29 septembre 2020
http://hal.archives-ouvertes.fr/licences/copyright/
Martin Vailly, « Le monde au bout des doigts : François Le Large, le globe de Coronelli et les cultures géographiques dans la France de Louis XIV », HAL-SHS : histoire, ID : 10670/1.e30uf2
Cette thèse explore la constitution de cultures géographiques parmi les courtisans et les élites du royaume de France à la fin du règne de Louis XIV, entre 1680 et 1720 environ. Mon analyse est principalement menée à partir de l’étude des globes terrestres de Vincenzo Coronelli, de leur circulation dans les cabinets curieux, ainsi qu’à partir des travaux de François Le Large, garde du globe du roi à Marly. J’interroge deux espaces différents, mais pourtant complémentaires, de la pratique géographique : la cour de Louis XIV, où une paire de grands globes cosmographiques est exposé, et les différents lieux du travail savant que sont les bibliothèques, les cabinets ou encore les jardins. En analysant à la fois la constitution de savoirs géographiques, leur exposition sur les globes, leur acquisition et leur discussion par les curieux de géographie, je montre la place de ces connaissances dans la vie sociale, politique et culturelle du royaume de France. À partir de l’étude de la persona savante et des travaux de François Le Large, je mets en évidence le lien entre la constitution d’une culture géographique, et les jeux de positionnement et d’ascension sociale, dans une démarche qui s’inscrit tant dans l’histoire sociale des sciences que dans l’anthropologie historique des pratiques savantes.En reconstruisant les sociabilités curiales qui s’articulent tant autour du grand globe de Coronelli que de l’acquisition d’une culture géographique, je montre que le goût pour ces savoirs est un enjeu tant politique que mondain, qui caractérise le roi savant, le bon courtisan ou le gentilhomme éduqué.
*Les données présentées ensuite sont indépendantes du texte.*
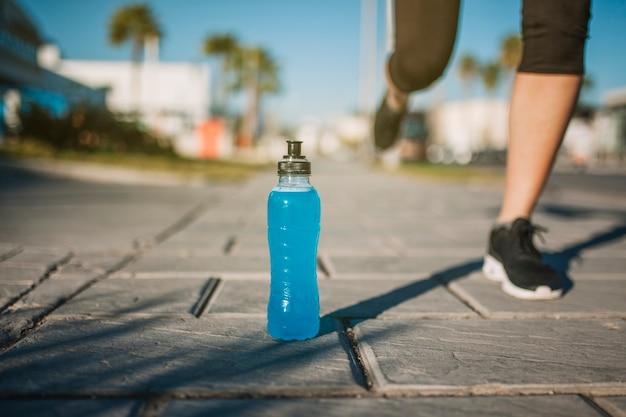 Personne qui court la boisson bleue t l charger des photos gratuitement - Quantite boisson par personne ...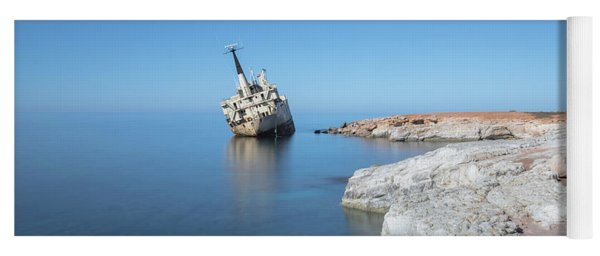 Edro IIi Shipwreck - Cyprus Yoga Mat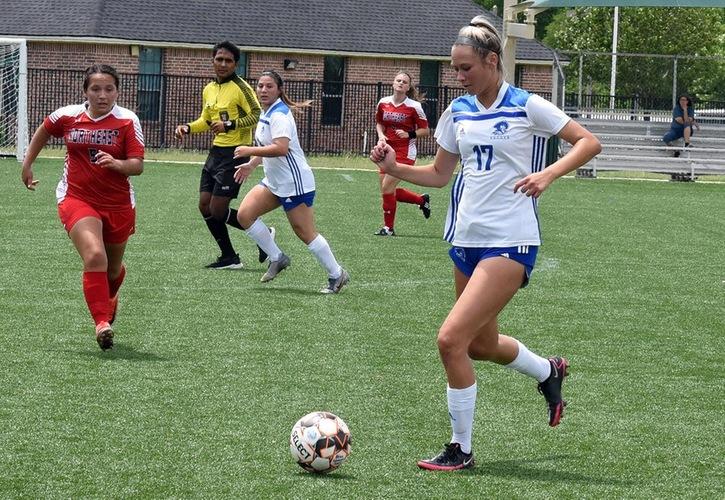 Blinn Women's Soccer Falls To No. 12 Navarro, 5-1
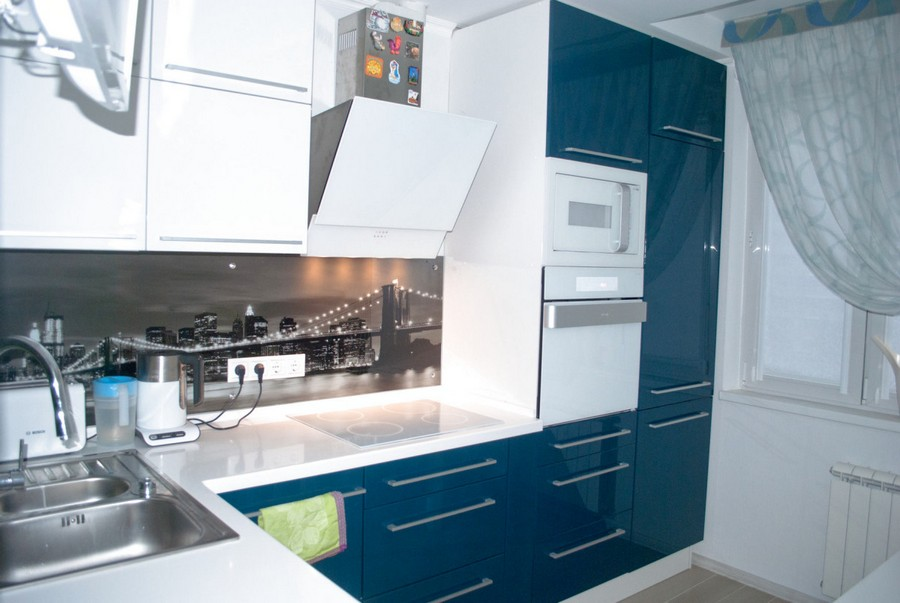 1-blue-aqua-marine-and-white-colour-kitchen-set-small-plastic-corner-interior-design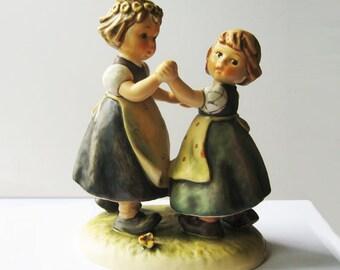 Hummel figurine 353/I Spring Dance TMK 6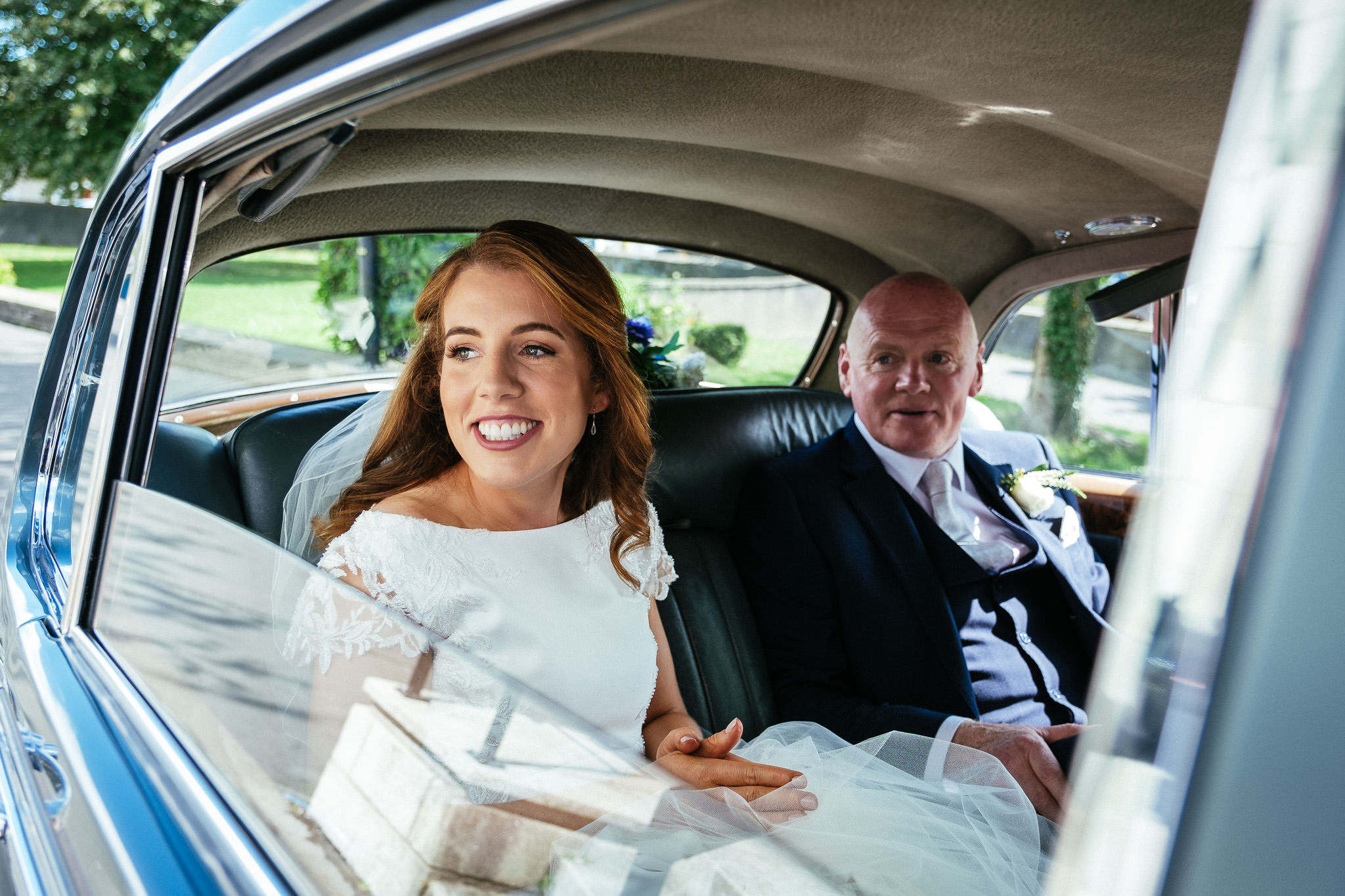 bride arriving at church in Raheny Dublin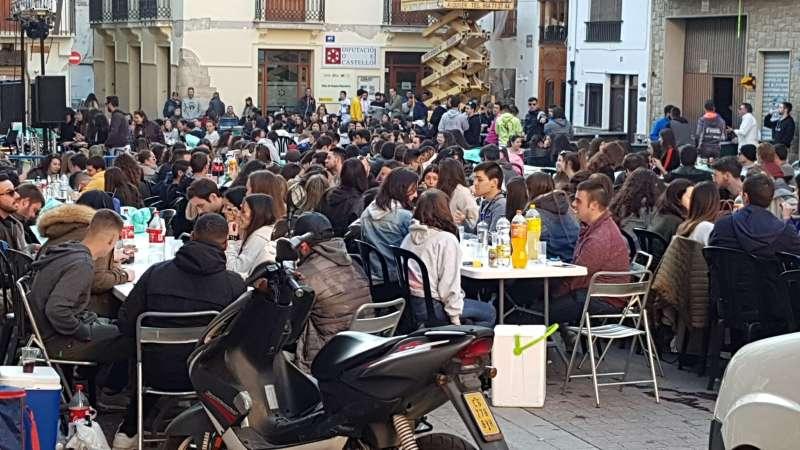 Degustando la paella en plaza del Almudín. Foto. A. Saura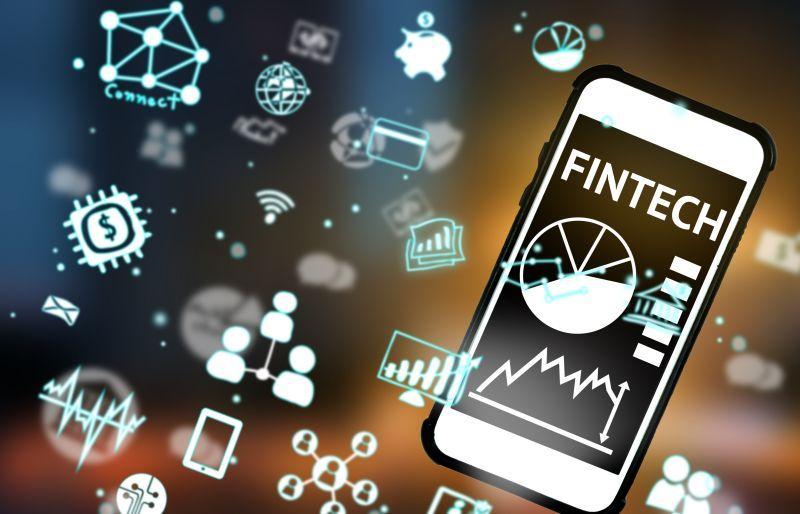 China Mendominasi Penggunaan Fintech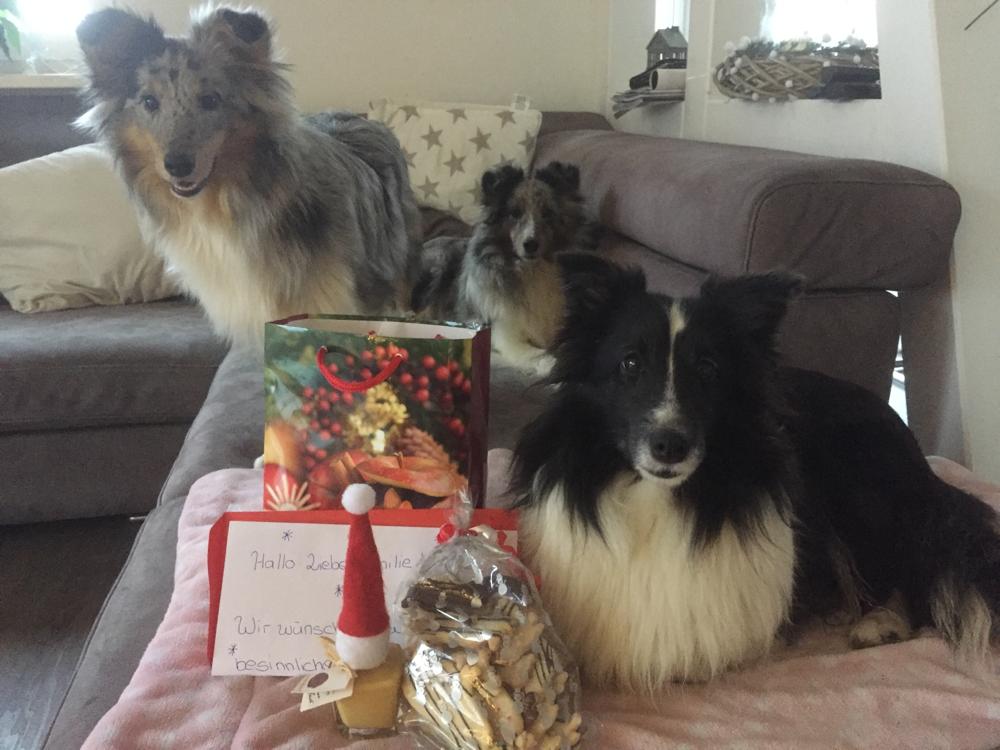 Vielen lieben Dank an Sabrina, Florian und Mäx für das tolle Weihnachtspäckchen! Habe mich super gefreut. Wir werden es uns schmecken lassen 😘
Cette thèse révèle ainsi l’importance de ces objets de distinction sociale que sont les globes en général, et les globes terrestres de Coronelli en particulier. Ils sont au cœur d’un tissu de sociabilités savantes, mondaines et politiques, et forgent les imaginaires géographiques de leurs possesseurs. L’étude détaillée de la surface du grand globe terrestre de Louis XIV, et de son analyse par François Le Large, montre en outre la place des savoirs géographiques dans la symbolique du règne louis-quatorzien. La surface du globe participe à sa manière aux « guerres de plume » qui opposent Louis XIV et ses rivaux. Elle met en scène et légitime les ambitions impériales d’un souverain présenté comme protecteur des arts et sciences, dans ce lieu privilégié de son pouvoir absolu qu’est le palais de Marly.